A eleição presidencial na Colômbia, no próximo domingo (29), só perde em relevância política na América Latina para a disputa no Brasil, em outubro. O que os eleitores do país vizinho decidirem nas urnas irá ditar os rumos do subcontinente, em especial dirá se uma nova onda de esquerda, iniciada com a vitória de Gabriel Boric, no Chile, em dezembro, se consolidará.
Por enquanto, pode-se dizer que há outra onda poderosa - e perigosa para a democracia - em movimento. A insatisfação da população com os partidos tradicionais e a descrença nas instituições, em parte frutos da corrupção que, em maior ou menor graus, nos irmana como latino-americanos.
Esse cansaço da política tradicional leva a campanha colombiana a dois fenômenos curiosos: a possibilidade de, pela primeira vez, a esquerda chegar ao poder no país historicamente governo pelas elites liberais e conservadoras; e a ascensão de um candidato que se proclama antissistema, oriundo da direita radical, que promete passar o país a limpo.
A única certeza, segundo as pesquisas, é que não teremos o resultado em primeiro turno. O esquerdista Gustavo Petro, economista, senador e ex-integrante do M-19 (Movimento 19 de Abril), grupo guerrilheiro que aterrorizou o país nos anos 1970 e 1980 até largar as armas e ingressar na política, tem 41% da preferência. Ele é seguido do ex-prefeito de Medellín Federico Gutiérrez (27%), representante da centro-direita. O fenômeno dos últimos dias de campanha, no entanto, é Rodolfo Hernández, empresário, ex-prefeito de Bucaramanga, conhecido como "Trump colombiano", que passou de 8,2% da preferência, em março, para 20,3%, em maio. O segundo turno está marcado para 19 de junho.
Hernández soube capitalizar a insatisfação dos colombianos.
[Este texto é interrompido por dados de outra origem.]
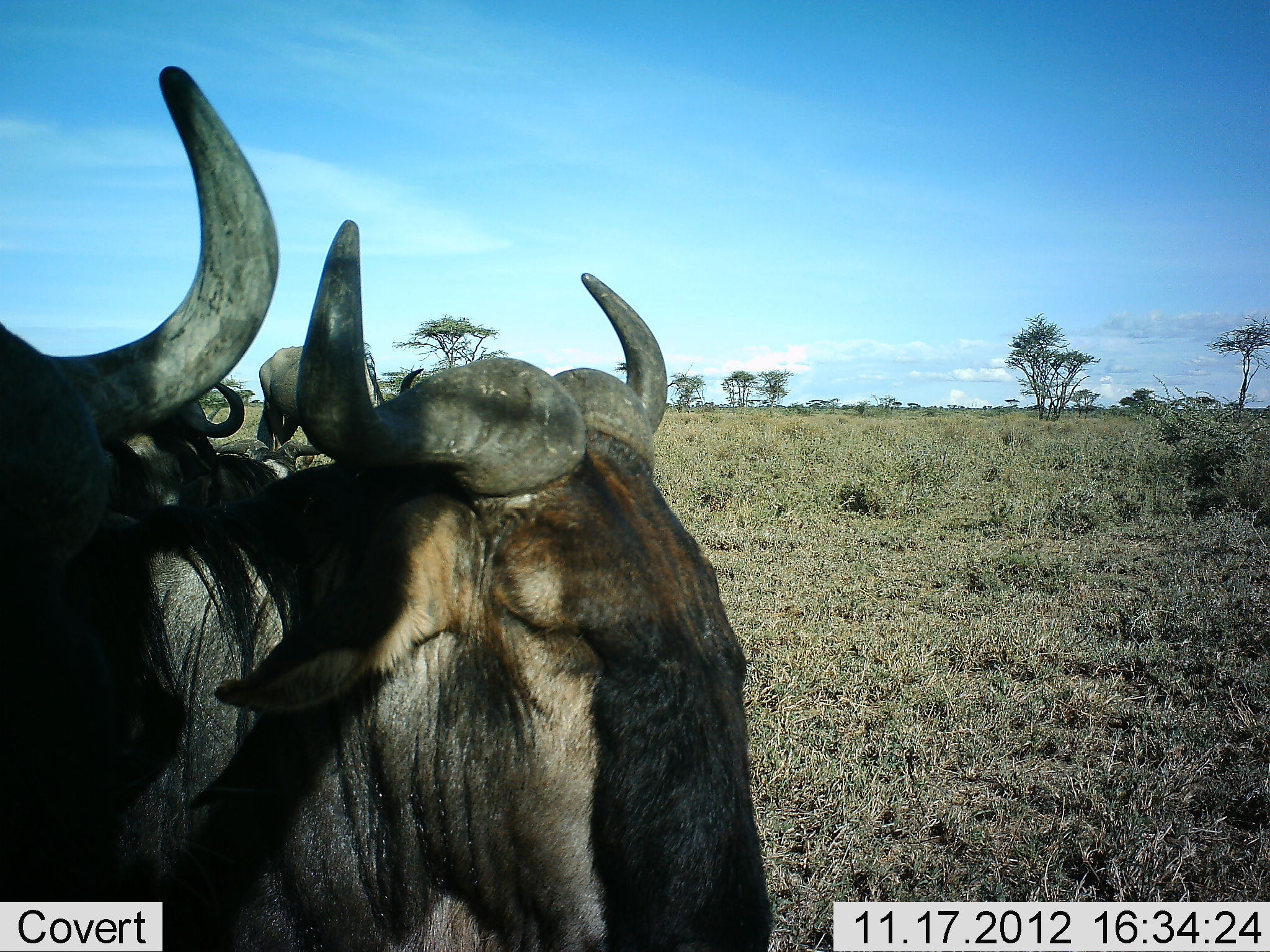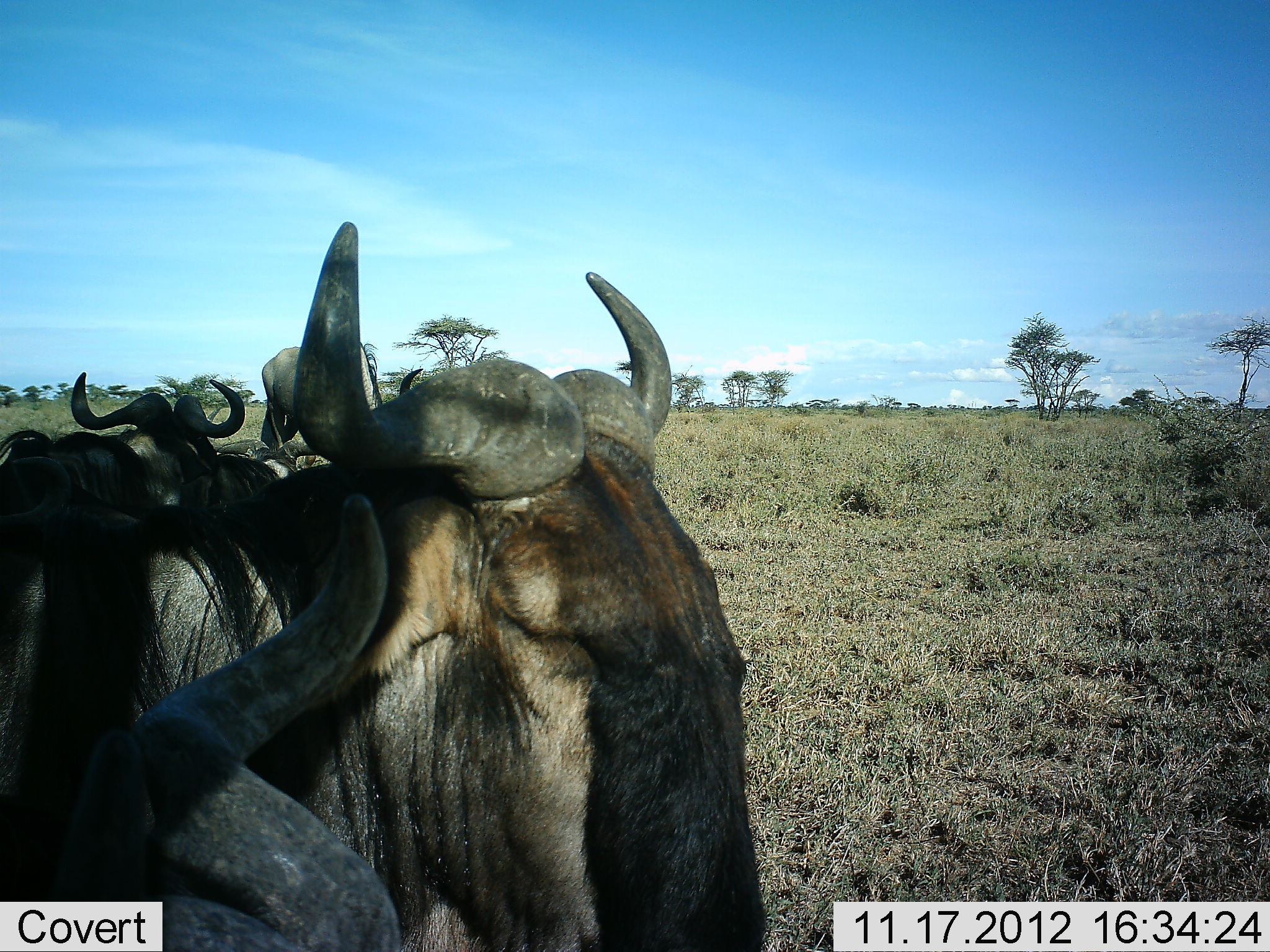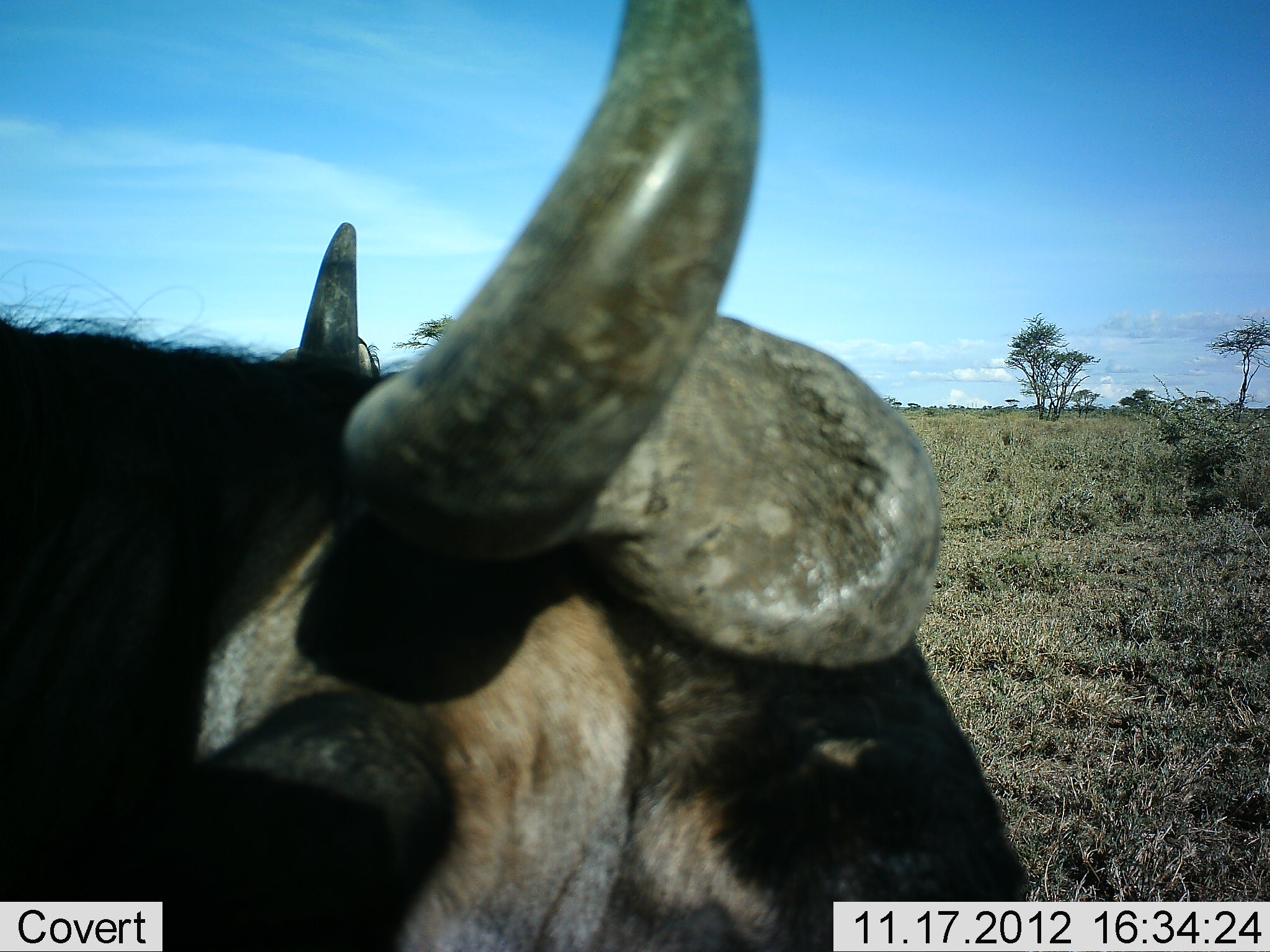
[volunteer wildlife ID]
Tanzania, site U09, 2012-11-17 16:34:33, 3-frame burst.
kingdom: Animalia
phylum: Chordata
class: Mammalia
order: Artiodactyla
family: Bovidae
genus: Connochaetes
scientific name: Connochaetes taurinus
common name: blue wildebeest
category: wildebeest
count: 4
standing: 73%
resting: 36%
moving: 27%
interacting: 0%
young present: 0%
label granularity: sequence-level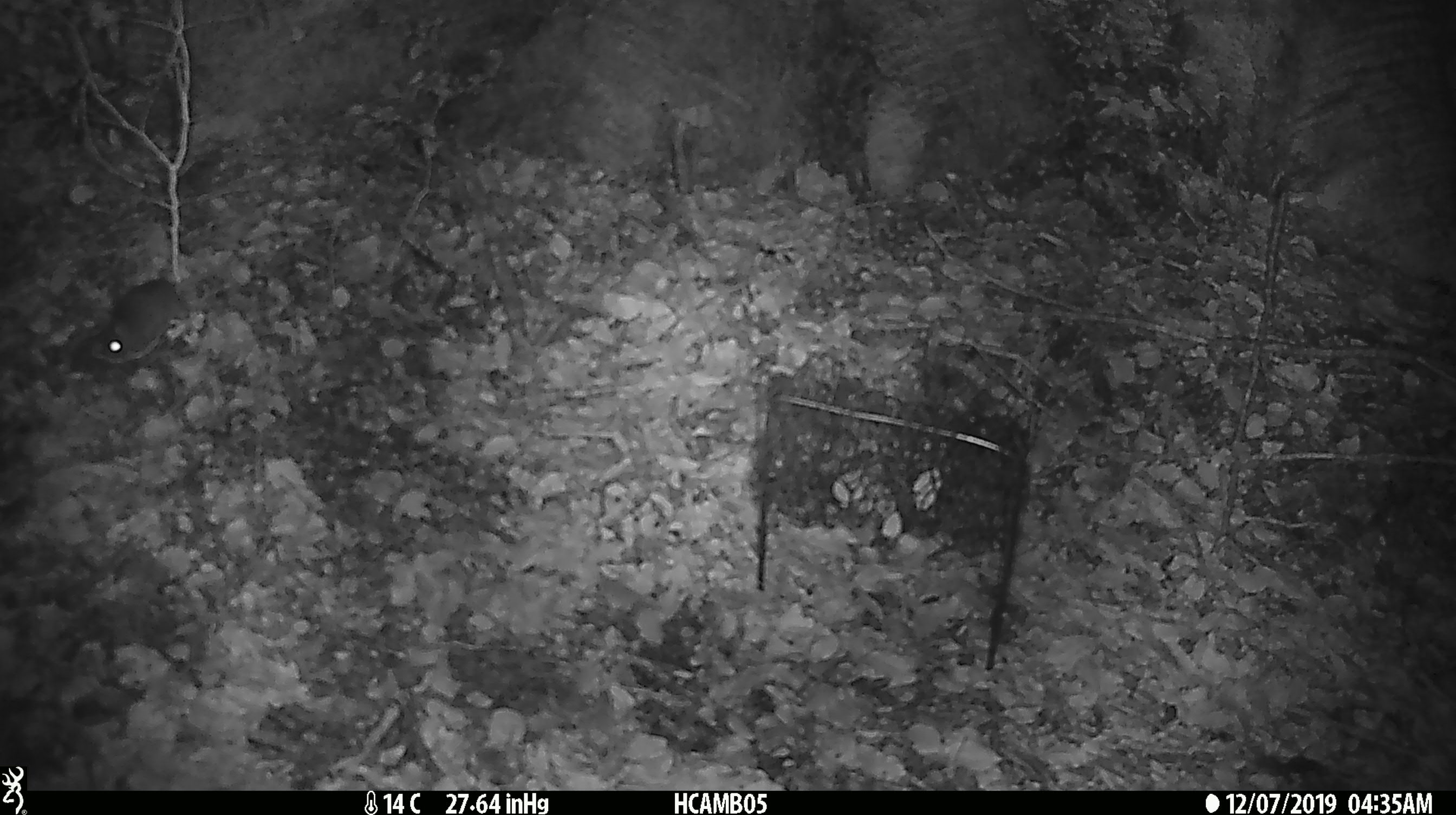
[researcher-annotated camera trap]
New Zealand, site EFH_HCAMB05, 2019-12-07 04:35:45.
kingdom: Animalia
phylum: Chordata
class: Mammalia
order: Rodentia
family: Muridae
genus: Mus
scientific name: Mus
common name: mouse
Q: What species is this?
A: Mouse (Mus).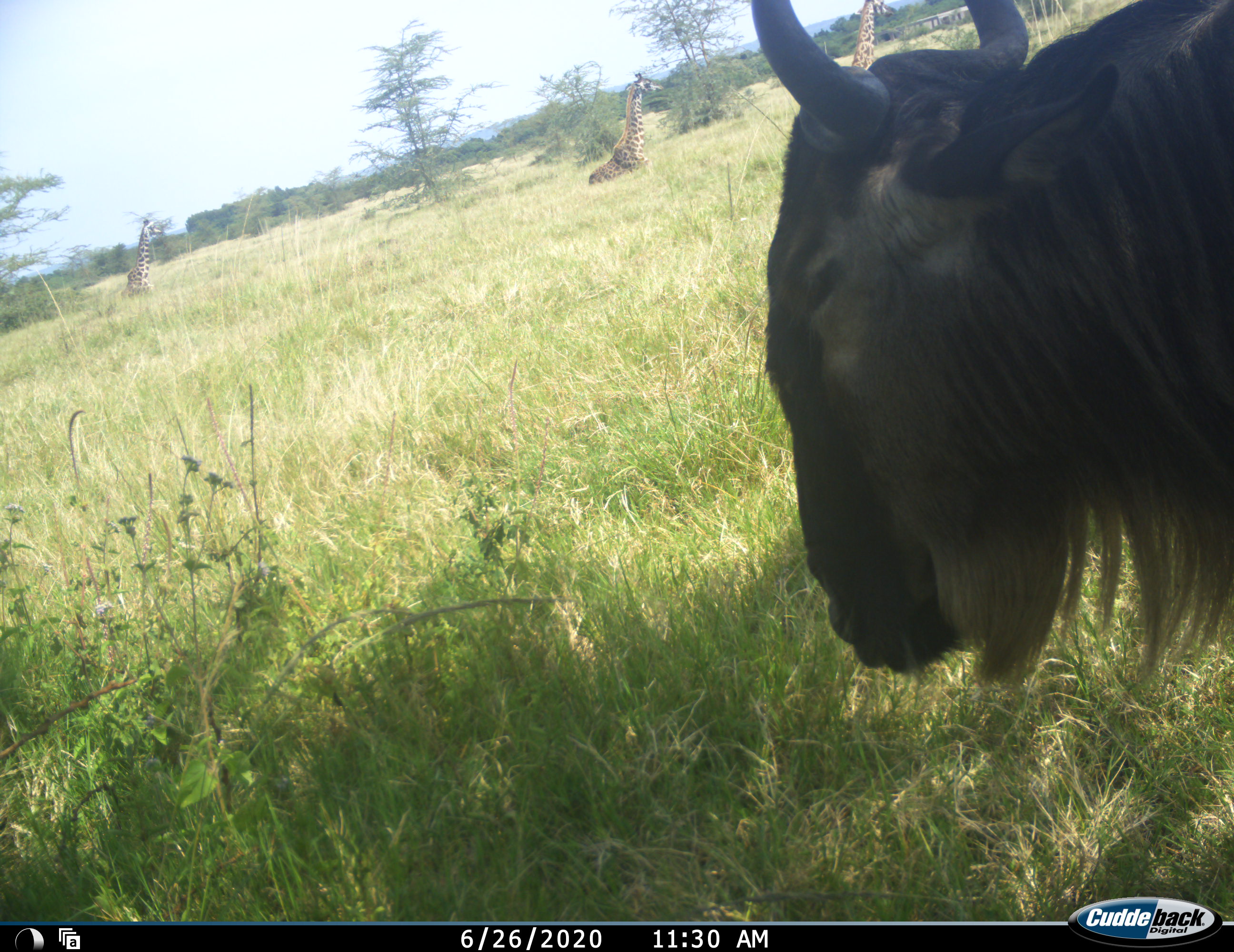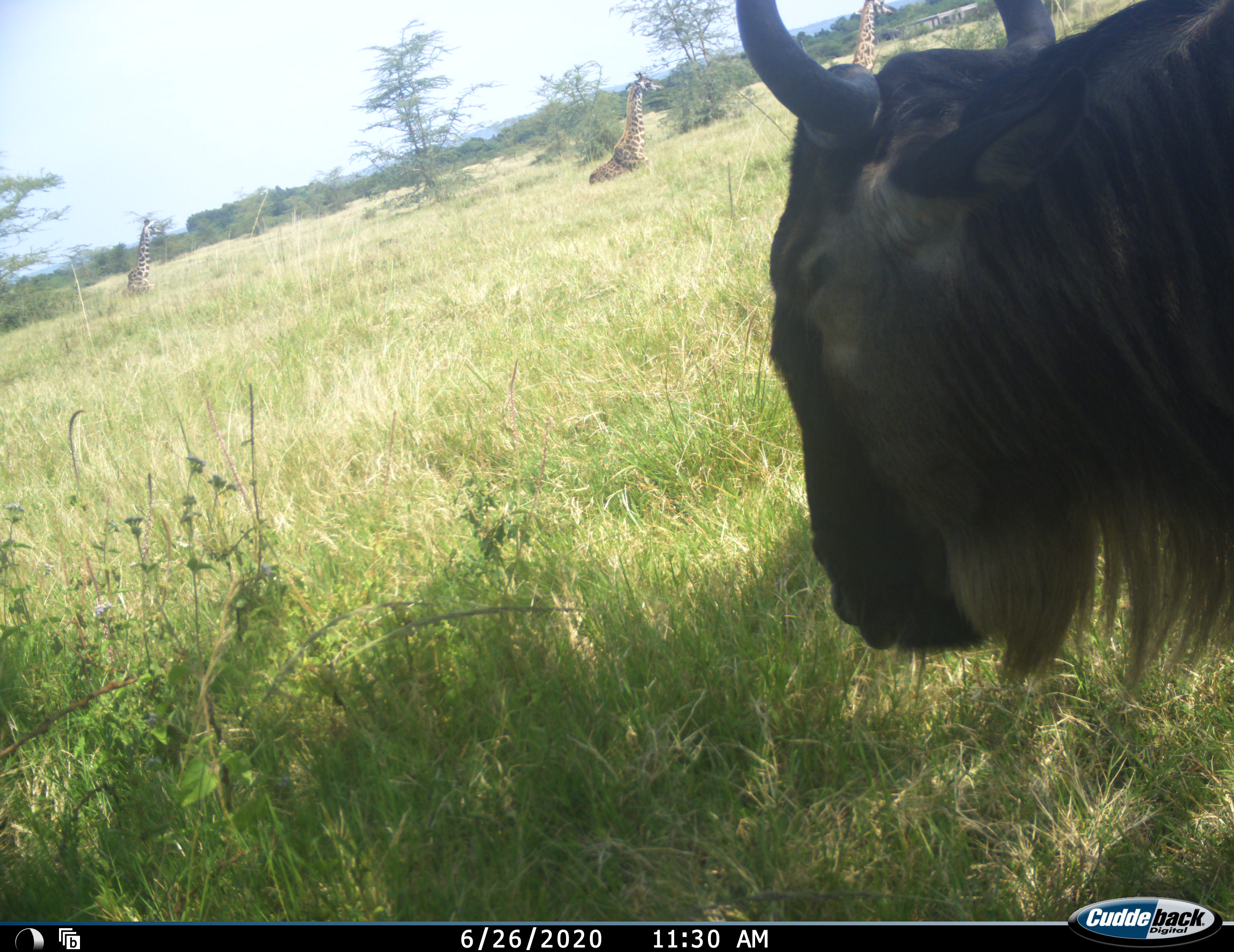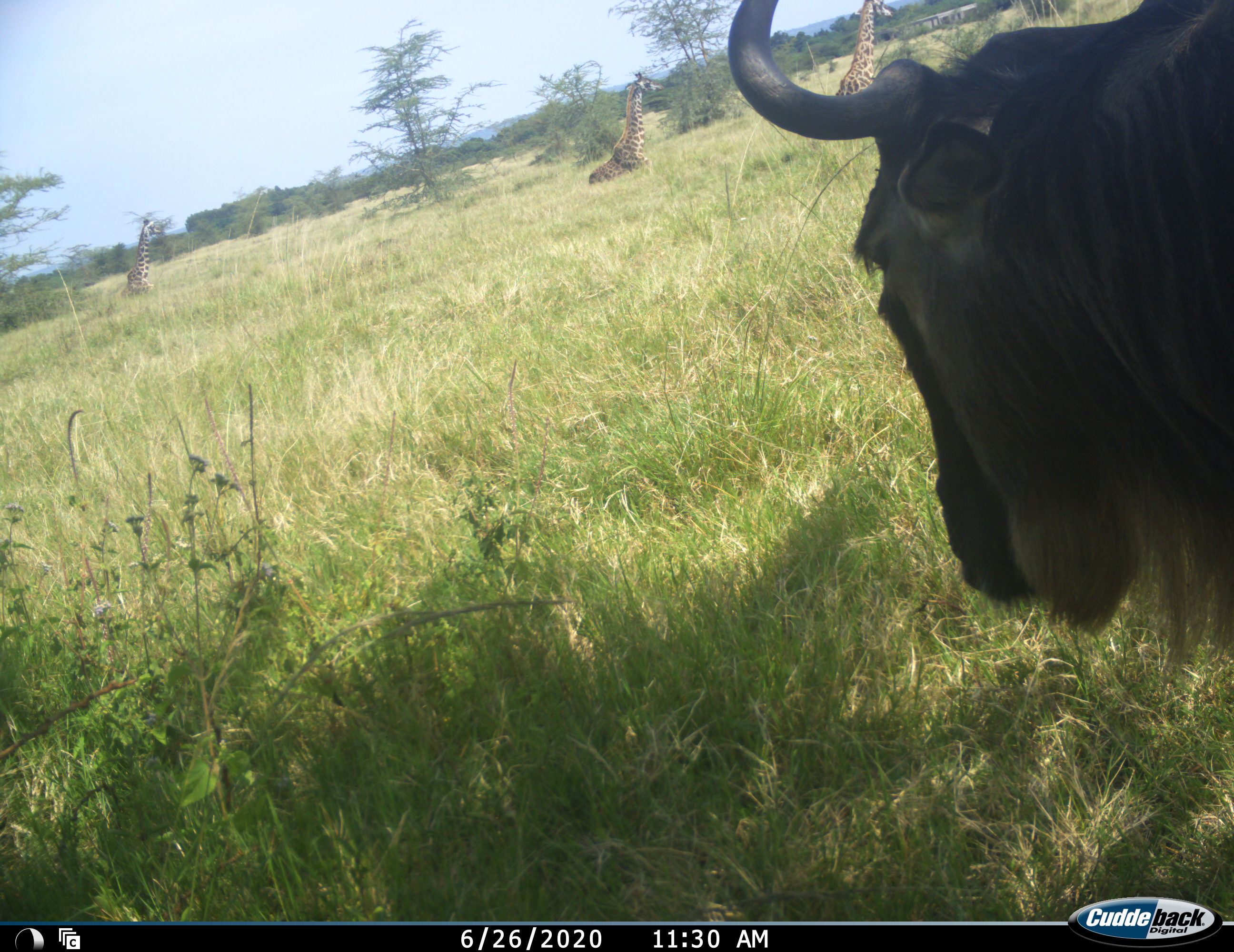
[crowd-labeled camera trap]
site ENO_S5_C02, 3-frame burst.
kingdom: Animalia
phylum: Chordata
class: Mammalia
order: Artiodactyla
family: Giraffidae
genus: Giraffa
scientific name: Giraffa camelopardalis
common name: giraffe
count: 3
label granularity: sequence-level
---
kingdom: Animalia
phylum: Chordata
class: Mammalia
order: Artiodactyla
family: Bovidae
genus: Connochaetes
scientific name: Connochaetes taurinus taurinus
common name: blue wildebeest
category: wildebeestblue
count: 1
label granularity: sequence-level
Filho de agricultor, ele conseguiu se tornar um dos homens mais ricos do país, o que passa a imagem aos eleitores de que "não vai roubar". Como Donald Trump, o candidato de 77 anos financia a própria campanha, ancorada nas redes sociais, o que lhe valeu outro apelido: "Velhinho do TikTok", graças a vídeos folclóricos. Seu lema é acabar com a corrupção e com os privilégios. Recentemente, ele recebeu o apoio da ex-candidata presidencial Ingrid Betancourt, que ficou seis anos como refém da guerrilha Forças Armadas Revolucionárias da Colômbia (Farc).
Aliás, Hernández, que já elogiou Adolf Hitler, tem duas histórias trágicas relacionadas à guerra civil que ensanguentou o país: seu pai ficou quatro meses nas mãos das Farc, e sua filha foi sequestrada por outro grupo guerrilheiro, o Exército de Libertação Nacional (ELN), em 2004. Ela nunca reapareceu.
Já Petro, o favorito, hoje com 62 anos, combateu o Estado até o início dos anos 1990, como militante do M-19, grupo conhecido por uma das ações mais terríveis da história da Colômbia. Em 1985, a organização invadiu o Palácio da Justiça, no centro de Bogotá, fazendo mais de 300 reféns - entre eles, 23 juízes da Suprema Corte. Eles exigiam a presença do então presidente Belisário Betancur para ser julgado por "crimes contra o povo colombiano". O exército colombiano invadiu o prédio, dando início a uma batalha de 27 horas na qual morreram todos os 35 guerrilheiros e 65 reféns. O grupo deu adeus às armas em 1989, integrando-se à política tradicional.
Petro ficou um tempo exilado na Europa e retornou ao país, onde tornou-se congressista e depois prefeito de Bogotá (2012-2015). Se vencer, o velho inimigo da caserna será o comandante de 228 mil soldados, a segunda maior forças armadas do subcontinente, depois do Brasil.
Ambos os candidatos falam em "paz", a palavra mais repetida na campanha. Mas a disputa presidencial mais polarizada da história recente da Colômbia pouco abre margem para imaginarmos um futuro otimista.